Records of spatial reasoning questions
--- Begin ---

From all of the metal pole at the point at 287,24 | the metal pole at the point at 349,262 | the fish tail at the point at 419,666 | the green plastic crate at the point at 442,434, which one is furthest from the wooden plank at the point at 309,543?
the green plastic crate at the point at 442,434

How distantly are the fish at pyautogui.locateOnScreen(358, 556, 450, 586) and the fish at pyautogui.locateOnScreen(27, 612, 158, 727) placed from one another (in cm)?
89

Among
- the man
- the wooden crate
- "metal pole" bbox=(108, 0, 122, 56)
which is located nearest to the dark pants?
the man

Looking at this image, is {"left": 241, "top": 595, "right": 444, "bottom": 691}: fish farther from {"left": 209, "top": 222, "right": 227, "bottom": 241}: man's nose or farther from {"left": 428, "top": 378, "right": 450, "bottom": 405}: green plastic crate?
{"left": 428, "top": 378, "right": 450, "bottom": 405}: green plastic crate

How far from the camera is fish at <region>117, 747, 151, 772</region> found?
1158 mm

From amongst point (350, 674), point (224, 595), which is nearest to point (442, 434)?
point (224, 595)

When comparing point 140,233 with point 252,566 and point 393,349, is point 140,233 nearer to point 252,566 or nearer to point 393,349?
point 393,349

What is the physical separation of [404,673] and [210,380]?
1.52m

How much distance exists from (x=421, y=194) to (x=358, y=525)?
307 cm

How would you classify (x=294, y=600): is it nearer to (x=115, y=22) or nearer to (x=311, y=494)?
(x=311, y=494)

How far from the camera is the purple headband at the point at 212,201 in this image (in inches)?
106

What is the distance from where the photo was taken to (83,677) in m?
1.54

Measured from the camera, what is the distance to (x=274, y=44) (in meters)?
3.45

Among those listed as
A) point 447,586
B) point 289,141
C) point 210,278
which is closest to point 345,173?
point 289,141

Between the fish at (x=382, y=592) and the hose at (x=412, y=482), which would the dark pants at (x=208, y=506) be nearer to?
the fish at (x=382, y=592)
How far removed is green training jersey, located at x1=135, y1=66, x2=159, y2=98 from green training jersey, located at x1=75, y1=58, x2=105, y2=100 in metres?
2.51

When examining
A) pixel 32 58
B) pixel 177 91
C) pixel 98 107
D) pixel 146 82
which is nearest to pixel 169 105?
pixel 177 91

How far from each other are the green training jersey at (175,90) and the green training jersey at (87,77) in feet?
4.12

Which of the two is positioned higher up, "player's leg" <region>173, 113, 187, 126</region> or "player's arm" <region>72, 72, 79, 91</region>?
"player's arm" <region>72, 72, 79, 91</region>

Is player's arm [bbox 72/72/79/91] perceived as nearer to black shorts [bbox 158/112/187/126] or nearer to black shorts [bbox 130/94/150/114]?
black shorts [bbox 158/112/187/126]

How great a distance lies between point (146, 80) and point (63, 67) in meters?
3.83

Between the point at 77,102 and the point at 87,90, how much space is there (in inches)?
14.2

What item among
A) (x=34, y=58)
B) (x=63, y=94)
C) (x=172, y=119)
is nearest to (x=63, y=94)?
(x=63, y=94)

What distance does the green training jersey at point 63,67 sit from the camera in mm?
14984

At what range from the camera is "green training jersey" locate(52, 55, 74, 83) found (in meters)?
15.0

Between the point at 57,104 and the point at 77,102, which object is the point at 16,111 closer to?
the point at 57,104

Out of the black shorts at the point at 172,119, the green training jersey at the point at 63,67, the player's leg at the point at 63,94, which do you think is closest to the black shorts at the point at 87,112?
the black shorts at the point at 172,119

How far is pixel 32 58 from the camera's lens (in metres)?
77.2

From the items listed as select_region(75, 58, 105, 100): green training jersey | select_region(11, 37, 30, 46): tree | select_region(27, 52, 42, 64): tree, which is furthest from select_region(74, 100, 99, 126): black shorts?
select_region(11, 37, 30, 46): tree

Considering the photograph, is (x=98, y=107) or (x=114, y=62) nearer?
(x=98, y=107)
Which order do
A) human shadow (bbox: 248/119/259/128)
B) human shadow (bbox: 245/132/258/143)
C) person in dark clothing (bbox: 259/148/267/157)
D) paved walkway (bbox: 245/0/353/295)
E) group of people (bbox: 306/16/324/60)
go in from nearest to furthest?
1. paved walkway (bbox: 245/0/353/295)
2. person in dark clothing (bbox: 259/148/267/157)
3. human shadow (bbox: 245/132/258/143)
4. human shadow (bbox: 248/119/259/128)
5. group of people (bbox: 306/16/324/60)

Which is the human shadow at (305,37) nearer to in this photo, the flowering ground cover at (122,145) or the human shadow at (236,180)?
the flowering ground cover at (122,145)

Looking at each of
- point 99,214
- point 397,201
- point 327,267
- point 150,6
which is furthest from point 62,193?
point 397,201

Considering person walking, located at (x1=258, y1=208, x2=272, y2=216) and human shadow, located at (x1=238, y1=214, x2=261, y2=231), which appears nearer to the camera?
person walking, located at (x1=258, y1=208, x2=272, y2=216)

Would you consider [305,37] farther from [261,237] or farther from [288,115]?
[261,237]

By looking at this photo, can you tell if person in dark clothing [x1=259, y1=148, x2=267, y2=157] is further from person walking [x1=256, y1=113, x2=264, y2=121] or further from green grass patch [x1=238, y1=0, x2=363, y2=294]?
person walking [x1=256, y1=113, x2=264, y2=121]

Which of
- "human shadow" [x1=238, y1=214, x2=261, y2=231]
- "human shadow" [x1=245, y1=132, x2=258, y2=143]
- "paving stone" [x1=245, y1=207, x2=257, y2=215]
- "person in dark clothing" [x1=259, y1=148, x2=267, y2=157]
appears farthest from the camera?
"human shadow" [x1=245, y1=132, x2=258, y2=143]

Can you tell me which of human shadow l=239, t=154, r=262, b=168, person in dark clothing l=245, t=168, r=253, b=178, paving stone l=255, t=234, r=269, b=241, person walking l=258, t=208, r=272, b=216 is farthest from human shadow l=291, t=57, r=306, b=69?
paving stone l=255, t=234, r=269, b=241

--- End ---

Objective - Write out every entry word for word.

Worked answer -
From all of the metal pole at the point at 287,24 | the metal pole at the point at 349,262 | the fish tail at the point at 419,666 | the green plastic crate at the point at 442,434, which one is furthest from the wooden plank at the point at 309,543?
the green plastic crate at the point at 442,434

How distantly are the fish at pyautogui.locateOnScreen(358, 556, 450, 586) and the fish at pyautogui.locateOnScreen(27, 612, 158, 727) placed from one another (in cm)?
89

Among
- the man
- the wooden crate
- "metal pole" bbox=(108, 0, 122, 56)
which is located nearest to the dark pants?
the man

Looking at this image, is {"left": 241, "top": 595, "right": 444, "bottom": 691}: fish farther from {"left": 209, "top": 222, "right": 227, "bottom": 241}: man's nose or farther from {"left": 428, "top": 378, "right": 450, "bottom": 405}: green plastic crate?
{"left": 428, "top": 378, "right": 450, "bottom": 405}: green plastic crate

How far from the camera is fish at <region>117, 747, 151, 772</region> found?
1158 mm

From amongst point (350, 674), point (224, 595), which is nearest to point (442, 434)?
point (224, 595)

When comparing point 140,233 with point 252,566 and point 393,349, is point 140,233 nearer to point 252,566 or nearer to point 393,349?
point 393,349

What is the physical separation of [404,673] and [210,380]?
1.52m

How much distance exists from (x=421, y=194) to (x=358, y=525)?
307 cm

How would you classify (x=294, y=600): is it nearer to (x=115, y=22) or nearer to (x=311, y=494)?
(x=311, y=494)

How far from the camera is the purple headband at the point at 212,201 in this image (in inches)?
106

What is the distance from where the photo was taken to (83,677) in m?
1.54

Measured from the camera, what is the distance to (x=274, y=44) (in meters)?
3.45

Among those listed as
A) point 447,586
B) point 289,141
C) point 210,278
which is closest to point 345,173?
point 289,141

Between the fish at (x=382, y=592) and the hose at (x=412, y=482), which would the dark pants at (x=208, y=506) be nearer to?
the fish at (x=382, y=592)
How far removed is green training jersey, located at x1=135, y1=66, x2=159, y2=98 from green training jersey, located at x1=75, y1=58, x2=105, y2=100 in metres?
2.51

When examining
A) pixel 32 58
B) pixel 177 91
C) pixel 98 107
D) pixel 146 82
which is nearest to pixel 169 105?
pixel 177 91

How far from each other are the green training jersey at (175,90) and the green training jersey at (87,77) in feet?
4.12

Which of the two is positioned higher up, "player's leg" <region>173, 113, 187, 126</region> or "player's arm" <region>72, 72, 79, 91</region>?
"player's arm" <region>72, 72, 79, 91</region>

Is player's arm [bbox 72/72/79/91] perceived as nearer to black shorts [bbox 158/112/187/126] or nearer to black shorts [bbox 130/94/150/114]?
black shorts [bbox 158/112/187/126]

How great a distance lies between point (146, 80) and point (63, 67) in meters?
3.83

Between the point at 77,102 and the point at 87,90, how much space is there (in inches)?
14.2

What item among
A) (x=34, y=58)
B) (x=63, y=94)
C) (x=172, y=119)
is nearest to (x=63, y=94)?
(x=63, y=94)

What distance does the green training jersey at point 63,67 sit from the camera in mm?
14984

At what range from the camera is "green training jersey" locate(52, 55, 74, 83) found (in meters)?
15.0

Between the point at 57,104 and the point at 77,102, which object is the point at 16,111 closer to?
the point at 57,104

Out of the black shorts at the point at 172,119, the green training jersey at the point at 63,67, the player's leg at the point at 63,94, which do you think is closest to the black shorts at the point at 87,112?
the black shorts at the point at 172,119

How far is pixel 32 58 from the camera's lens (in metres)?
77.2

From the items listed as select_region(75, 58, 105, 100): green training jersey | select_region(11, 37, 30, 46): tree | select_region(27, 52, 42, 64): tree, which is furthest from select_region(74, 100, 99, 126): black shorts?
select_region(11, 37, 30, 46): tree

Considering the photograph, is (x=98, y=107) or (x=114, y=62) nearer?
(x=98, y=107)
Which order do
A) human shadow (bbox: 248/119/259/128)
B) human shadow (bbox: 245/132/258/143)
C) person in dark clothing (bbox: 259/148/267/157)
D) paved walkway (bbox: 245/0/353/295)
E) group of people (bbox: 306/16/324/60)
go in from nearest to furthest?
1. paved walkway (bbox: 245/0/353/295)
2. person in dark clothing (bbox: 259/148/267/157)
3. human shadow (bbox: 245/132/258/143)
4. human shadow (bbox: 248/119/259/128)
5. group of people (bbox: 306/16/324/60)

Which is the human shadow at (305,37) nearer to in this photo, the flowering ground cover at (122,145) or the human shadow at (236,180)?
the flowering ground cover at (122,145)

Looking at each of
- point 99,214
- point 397,201
- point 327,267
- point 150,6
which is furthest from point 62,193?
point 397,201

Considering person walking, located at (x1=258, y1=208, x2=272, y2=216) and human shadow, located at (x1=238, y1=214, x2=261, y2=231), which appears nearer to the camera?
person walking, located at (x1=258, y1=208, x2=272, y2=216)

Would you consider [305,37] farther from [261,237] or farther from [288,115]?
[261,237]

By looking at this photo, can you tell if person in dark clothing [x1=259, y1=148, x2=267, y2=157] is further from person walking [x1=256, y1=113, x2=264, y2=121] or further from green grass patch [x1=238, y1=0, x2=363, y2=294]?
person walking [x1=256, y1=113, x2=264, y2=121]

Which of
- "human shadow" [x1=238, y1=214, x2=261, y2=231]
- "human shadow" [x1=245, y1=132, x2=258, y2=143]
- "paving stone" [x1=245, y1=207, x2=257, y2=215]
- "person in dark clothing" [x1=259, y1=148, x2=267, y2=157]
appears farthest from the camera?
"human shadow" [x1=245, y1=132, x2=258, y2=143]

Can you tell me which of human shadow l=239, t=154, r=262, b=168, person in dark clothing l=245, t=168, r=253, b=178, paving stone l=255, t=234, r=269, b=241, person walking l=258, t=208, r=272, b=216 is farthest from human shadow l=291, t=57, r=306, b=69?
paving stone l=255, t=234, r=269, b=241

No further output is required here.